Quickie Film Reviews: R-Point



Film Four showed Korean spookfest R-Point last night (or early this morning). It's quite clearly a post-Ringu film in terms of style, right down to a Sadako clone wandering about, although the narrative, with talk of old burial grounds and curses, is a bit more traditional than the post-Hiroshima psychic teenager shenanigans of the Japanese film.

It's also something of a disappointment, but on the plus side, it's only such a let down because the opening two-thirds of the film are exceptionally well done, with a couple of nicely-paced shocks and some clever and quite subtle moments (well, I saw them as subtle, but I suppose they might seem obvious if one were to take certain portions of the script literally).

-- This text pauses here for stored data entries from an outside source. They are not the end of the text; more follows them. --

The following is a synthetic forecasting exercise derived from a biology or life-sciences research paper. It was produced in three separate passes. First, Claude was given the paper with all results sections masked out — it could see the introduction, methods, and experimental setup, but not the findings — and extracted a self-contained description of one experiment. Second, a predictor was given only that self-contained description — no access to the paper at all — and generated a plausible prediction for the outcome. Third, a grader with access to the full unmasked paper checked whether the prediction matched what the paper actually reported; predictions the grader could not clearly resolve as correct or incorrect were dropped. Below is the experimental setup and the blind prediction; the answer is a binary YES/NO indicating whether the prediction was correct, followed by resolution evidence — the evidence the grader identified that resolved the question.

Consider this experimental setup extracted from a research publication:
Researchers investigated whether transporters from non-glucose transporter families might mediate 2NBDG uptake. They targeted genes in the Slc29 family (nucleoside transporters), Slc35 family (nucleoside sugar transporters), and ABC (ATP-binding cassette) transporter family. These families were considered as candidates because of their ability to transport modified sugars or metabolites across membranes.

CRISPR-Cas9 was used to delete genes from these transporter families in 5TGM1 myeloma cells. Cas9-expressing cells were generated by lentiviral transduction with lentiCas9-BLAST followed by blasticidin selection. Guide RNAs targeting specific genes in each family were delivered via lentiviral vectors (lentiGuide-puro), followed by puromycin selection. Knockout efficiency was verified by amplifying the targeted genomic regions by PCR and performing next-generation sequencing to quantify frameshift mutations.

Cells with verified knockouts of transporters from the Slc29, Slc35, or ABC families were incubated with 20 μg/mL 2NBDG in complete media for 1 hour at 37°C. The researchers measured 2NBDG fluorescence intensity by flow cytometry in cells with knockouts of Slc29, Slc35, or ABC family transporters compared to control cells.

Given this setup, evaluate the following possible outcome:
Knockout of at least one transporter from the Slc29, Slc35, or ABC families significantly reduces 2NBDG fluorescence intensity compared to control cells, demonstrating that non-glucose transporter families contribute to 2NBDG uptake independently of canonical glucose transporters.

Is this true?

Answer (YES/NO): NO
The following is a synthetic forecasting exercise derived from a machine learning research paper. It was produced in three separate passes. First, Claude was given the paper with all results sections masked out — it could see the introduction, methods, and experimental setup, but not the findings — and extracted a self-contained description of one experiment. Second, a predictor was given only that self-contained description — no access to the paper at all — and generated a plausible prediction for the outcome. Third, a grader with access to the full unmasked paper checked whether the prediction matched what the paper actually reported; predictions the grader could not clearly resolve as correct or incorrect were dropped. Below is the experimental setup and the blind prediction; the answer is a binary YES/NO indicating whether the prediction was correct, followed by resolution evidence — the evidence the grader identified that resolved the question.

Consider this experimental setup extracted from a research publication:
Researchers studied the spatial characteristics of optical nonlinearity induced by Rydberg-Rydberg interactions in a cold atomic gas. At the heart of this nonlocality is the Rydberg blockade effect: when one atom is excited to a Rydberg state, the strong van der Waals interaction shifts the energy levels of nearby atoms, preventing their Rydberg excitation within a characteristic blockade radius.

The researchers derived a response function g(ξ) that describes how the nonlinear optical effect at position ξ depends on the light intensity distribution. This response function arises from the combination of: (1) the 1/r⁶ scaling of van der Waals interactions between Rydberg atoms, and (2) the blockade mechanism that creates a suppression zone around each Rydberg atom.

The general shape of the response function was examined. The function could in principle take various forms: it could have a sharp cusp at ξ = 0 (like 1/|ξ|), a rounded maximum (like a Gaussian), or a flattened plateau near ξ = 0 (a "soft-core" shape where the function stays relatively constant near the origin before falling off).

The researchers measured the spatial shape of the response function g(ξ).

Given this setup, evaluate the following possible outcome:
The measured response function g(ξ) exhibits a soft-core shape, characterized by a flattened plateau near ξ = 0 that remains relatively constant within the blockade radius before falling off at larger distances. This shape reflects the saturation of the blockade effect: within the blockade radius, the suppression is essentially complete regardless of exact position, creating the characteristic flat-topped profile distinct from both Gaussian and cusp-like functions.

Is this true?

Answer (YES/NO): YES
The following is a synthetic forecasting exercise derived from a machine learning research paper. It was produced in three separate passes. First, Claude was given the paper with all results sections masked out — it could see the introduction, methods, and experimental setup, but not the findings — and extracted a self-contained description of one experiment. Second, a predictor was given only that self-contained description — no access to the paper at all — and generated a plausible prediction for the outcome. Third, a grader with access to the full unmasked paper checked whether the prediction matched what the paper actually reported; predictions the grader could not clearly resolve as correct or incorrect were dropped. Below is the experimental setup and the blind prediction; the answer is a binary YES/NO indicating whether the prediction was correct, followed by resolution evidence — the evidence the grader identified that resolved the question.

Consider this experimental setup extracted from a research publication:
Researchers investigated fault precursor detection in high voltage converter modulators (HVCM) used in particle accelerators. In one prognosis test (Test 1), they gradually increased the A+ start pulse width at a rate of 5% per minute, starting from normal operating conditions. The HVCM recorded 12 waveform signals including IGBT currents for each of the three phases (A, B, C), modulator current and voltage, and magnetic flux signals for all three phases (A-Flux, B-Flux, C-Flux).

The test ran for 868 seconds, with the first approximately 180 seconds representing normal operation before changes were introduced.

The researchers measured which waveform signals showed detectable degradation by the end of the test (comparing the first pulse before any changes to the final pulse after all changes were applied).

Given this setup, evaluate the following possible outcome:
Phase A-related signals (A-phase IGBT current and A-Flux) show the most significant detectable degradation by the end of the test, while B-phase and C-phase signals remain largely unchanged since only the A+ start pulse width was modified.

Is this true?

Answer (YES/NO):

Sadly, the creators seem to have run out of ideas by the end of the film (aside from one bit dealing with the fate of the lead character, which again seemed subtle and somewhat heartbreaking to me, but might in fact have been patently obvious), resorting instead to erratic storytelling and bursts of random violence. The "rules" of the curse are also somewhat inconsistent, particularly in comparison to the stark simplicity of something like the aforementioned Ringu; I'm still not sure why certain stuff does and doesn't happen to certain characters. Similarly, fairly important chunks of the script seem to be missing, like what exactly Sergeant Jing is up to; I get the feeling that either the original script was a bit shaky, or more likely the English translation is somewhat haphazard.

Still, the first hour or so made the film highly entertaining, even if the climax wasn't up to the same standard. R-Point isn't as good an entry in the "squaddies against the paranormal" genre as either Predator or Dog Soldiers (where's that sequel, Pertwee?), but it's definitely worth a look, and it's better than The Keep, or that one with the haunted submarine that no one watched.